**** Task data

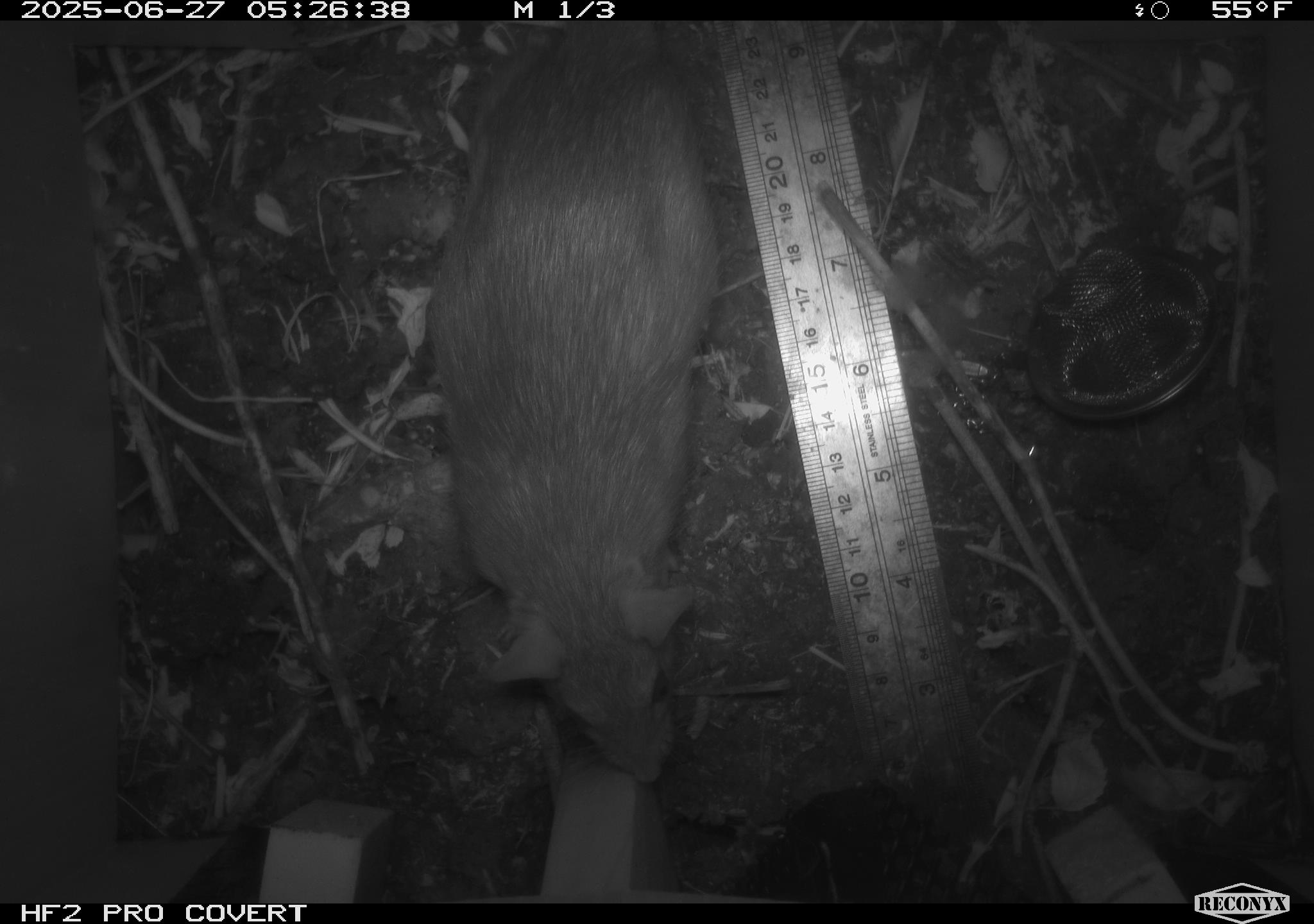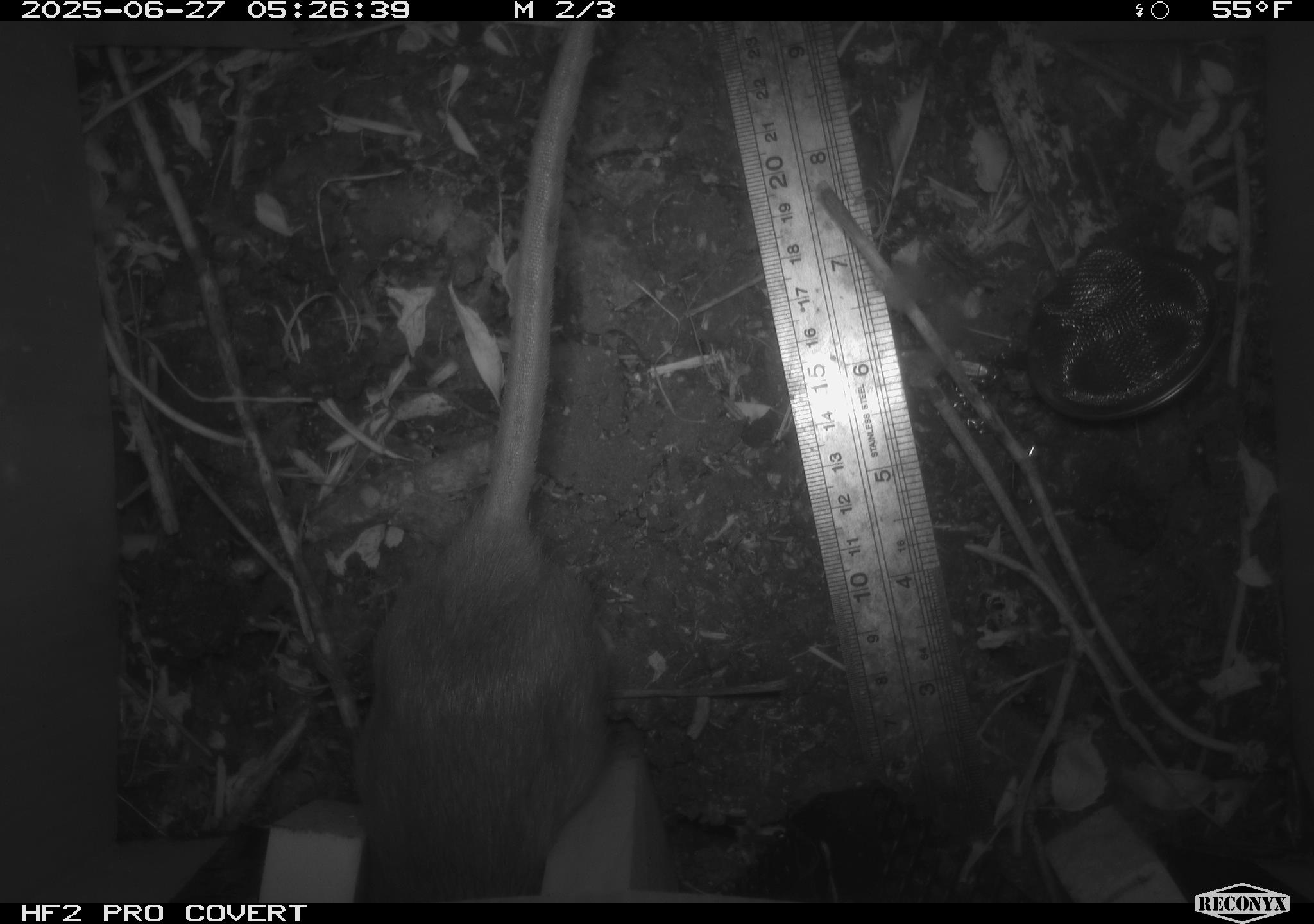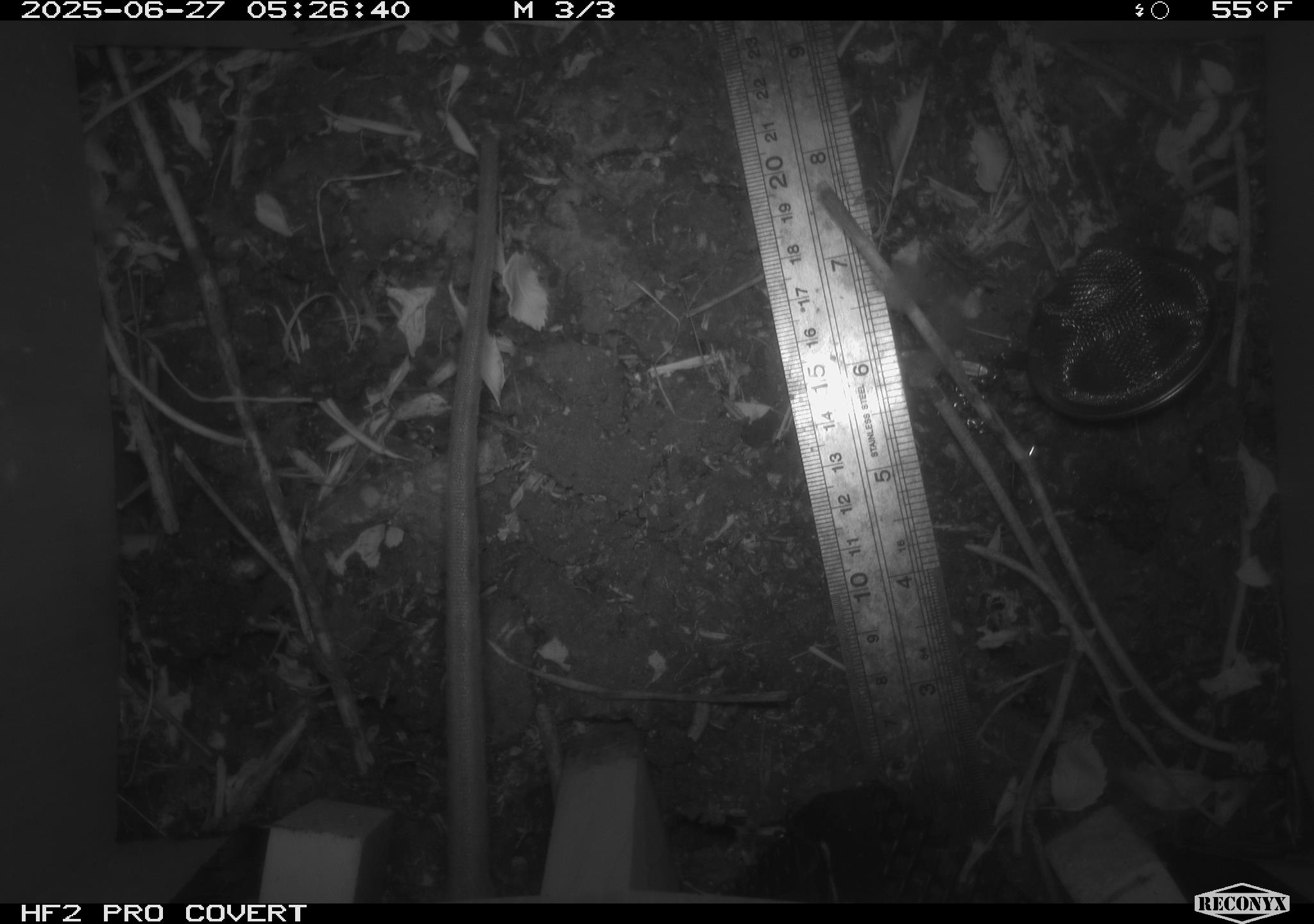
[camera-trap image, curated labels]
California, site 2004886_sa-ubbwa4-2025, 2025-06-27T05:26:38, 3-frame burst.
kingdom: Animalia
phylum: Chordata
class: Mammalia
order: Rodentia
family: Muridae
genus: Rattus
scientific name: Rattus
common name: rat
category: rattus species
Rattus species (rat) (Rattus).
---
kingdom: Animalia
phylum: Chordata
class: Mammalia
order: Rodentia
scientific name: Rodentia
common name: rodent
Rodent (Rodentia).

********

What you return should match the records line for line, minus the pictures.

Completed exercise ::
[camera-trap image, curated labels]
California, site 2004886_sa-ubbwa4-2025, 2025-06-27T05:26:38, 3-frame burst.
kingdom: Animalia
phylum: Chordata
class: Mammalia
order: Rodentia
family: Muridae
genus: Rattus
scientific name: Rattus
common name: rat
category: rattus species
Rattus species (rat) (Rattus).
---
kingdom: Animalia
phylum: Chordata
class: Mammalia
order: Rodentia
scientific name: Rodentia
common name: rodent
Rodent (Rodentia).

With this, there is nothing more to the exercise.